Insomma, se - come crediamo - la ripresa ha bisogno di strumenti concreti per l'inclusione e le pari opportunità, sembra che i primi strumenti siano stati messi in campo; dobbiamo solo aspettare la completa attuazione di un Piano, il PNRR appunto, che necessita di una governance istituzionale forte, capace di produrre un impatto reale sulle donne.
Le linee guida europee chiedono la trasversalità dell’approccio, nella individuazione, costruzione e valutazione delle politiche. Per le politiche di genere, si rende necessario un passo in più: pensare a come impatteranno sulle donne, attraverso anche ragionamenti progressivi e progressisti, che portino a  parità di trattamento e opportunità tra uomini e donne in tutte le aree, incluse la partecipazione al mercato del lavoro, i termini e le condizioni dell’occupazione e la progressione delle carriere; il diritto a uguale salario a parità di lavoro; la non-discriminazione; pari opportunità per i gruppi sotto-rappresentati.
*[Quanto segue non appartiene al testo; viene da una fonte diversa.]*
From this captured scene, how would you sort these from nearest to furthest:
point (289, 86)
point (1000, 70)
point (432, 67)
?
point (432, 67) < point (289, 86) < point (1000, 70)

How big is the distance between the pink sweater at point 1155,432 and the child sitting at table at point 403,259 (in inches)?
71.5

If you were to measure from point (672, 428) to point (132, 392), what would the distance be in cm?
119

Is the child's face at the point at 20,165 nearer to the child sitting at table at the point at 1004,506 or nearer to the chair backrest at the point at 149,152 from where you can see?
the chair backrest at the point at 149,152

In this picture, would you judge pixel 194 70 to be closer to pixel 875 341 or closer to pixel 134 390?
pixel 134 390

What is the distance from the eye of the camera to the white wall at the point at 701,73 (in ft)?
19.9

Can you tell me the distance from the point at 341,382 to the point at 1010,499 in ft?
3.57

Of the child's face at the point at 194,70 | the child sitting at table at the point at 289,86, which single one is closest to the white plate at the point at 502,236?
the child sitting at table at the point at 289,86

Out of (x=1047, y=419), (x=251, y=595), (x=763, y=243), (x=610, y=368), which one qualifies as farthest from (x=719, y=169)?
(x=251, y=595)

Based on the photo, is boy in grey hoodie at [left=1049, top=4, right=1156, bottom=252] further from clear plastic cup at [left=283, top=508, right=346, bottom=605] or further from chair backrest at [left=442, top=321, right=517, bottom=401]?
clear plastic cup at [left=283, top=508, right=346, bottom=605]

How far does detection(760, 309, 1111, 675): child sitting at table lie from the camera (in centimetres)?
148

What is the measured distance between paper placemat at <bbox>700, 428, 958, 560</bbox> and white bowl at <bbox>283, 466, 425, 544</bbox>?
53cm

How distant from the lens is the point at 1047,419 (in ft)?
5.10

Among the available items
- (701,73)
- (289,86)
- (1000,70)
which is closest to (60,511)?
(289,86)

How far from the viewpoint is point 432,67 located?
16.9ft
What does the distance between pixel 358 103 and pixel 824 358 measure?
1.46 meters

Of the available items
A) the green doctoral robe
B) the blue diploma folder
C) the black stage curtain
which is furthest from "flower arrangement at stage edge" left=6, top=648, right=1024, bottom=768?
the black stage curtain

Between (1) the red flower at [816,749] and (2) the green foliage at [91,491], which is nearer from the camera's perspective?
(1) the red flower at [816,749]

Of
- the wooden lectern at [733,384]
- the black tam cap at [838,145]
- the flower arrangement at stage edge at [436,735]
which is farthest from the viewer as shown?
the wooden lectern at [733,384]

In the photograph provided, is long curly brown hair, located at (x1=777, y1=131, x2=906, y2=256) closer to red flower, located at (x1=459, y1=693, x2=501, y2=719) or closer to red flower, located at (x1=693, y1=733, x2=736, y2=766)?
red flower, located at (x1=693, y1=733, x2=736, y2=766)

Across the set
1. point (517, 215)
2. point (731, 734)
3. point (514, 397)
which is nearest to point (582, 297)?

Tutto ciò deve essere tenuto in parallelo con gli intendimenti del PNRR e degli impegni sul Recovery Fund: un piano che punta molto su Digitale e Greeen, mercato con un fortissimo squilibrio di genere; servono quindi misure finalizzate ad aumentare il numero di donne con competenze spendibili in questi settori, insieme a meccanismi di incentivo all’assunzione. Il governo intende a questo proposito, nella più ampia Strategia Nazionale per le Competenze Digitali, anche attraverso il PNRR, rafforzare l'istruzione professionale, in particolare il sistema di formazione professionale terziaria (ITS) e l'istruzione STEM, con una forte priorità sulla parità di genere.

Serve, di fatto, capovolgere l’ordinario: le donne non sono un magma indistinto. La dimensione di genere si intreccia con altre dimensioni che compongono le nostre vite: da dove veniamo, il nostro orientamento sessuale, la nostra classe socioeconomica, se abbiamo figli, marito, compagno, se abbiamo una disabilità, se abbiamo vissuto una violenza. Queste dimensioni spesso sono intrecciate tra loro e negativizzano ogni possibile forma di policy, solo ed esclusivamente perché affrontate in modo asincrono. Combinare le policy a favore delle donne non è semplice e richiede un fine lavoro di costruzione di governance e pensiero creativo ma strutturato, altrimenti il rischio è introdurre politiche poco efficaci.
Il nostro contributo come Linea per le Pari opportunità si struttura, per ora, nel supportare la formazione dei responsabili ed operatori dei CpI sul LEP J che tratta le tematiche relative alla conciliazione vita-lavoro, nel co-progettare con alcune regioni interventi volti a migliorare la conciliazione tra vita e lavoro non solo per le donne, nel realizzare laboratori per riflettere con piccole e medie imprese su come sia possibile riorganizzare i tempi di lavoro, conciliando le esigenze di produttività e le esigenze di vita delle lavoratrici e dei lavoratori.
L’impegno della nostra struttura deve essere sempre più quello di aiutare il Sistema Paese a superare il divario tra uomini e donne. Intaccare le disuguaglianze non è facile, ma riteniamo che sia il compito di chi, come noi, supporta il Paese e prova a disegnare politiche pubbliche di qualità. In alternativa, avremo fatto solo un bel piano ma le nostre figlie e le nostre nipoti non ci ringrazieranno.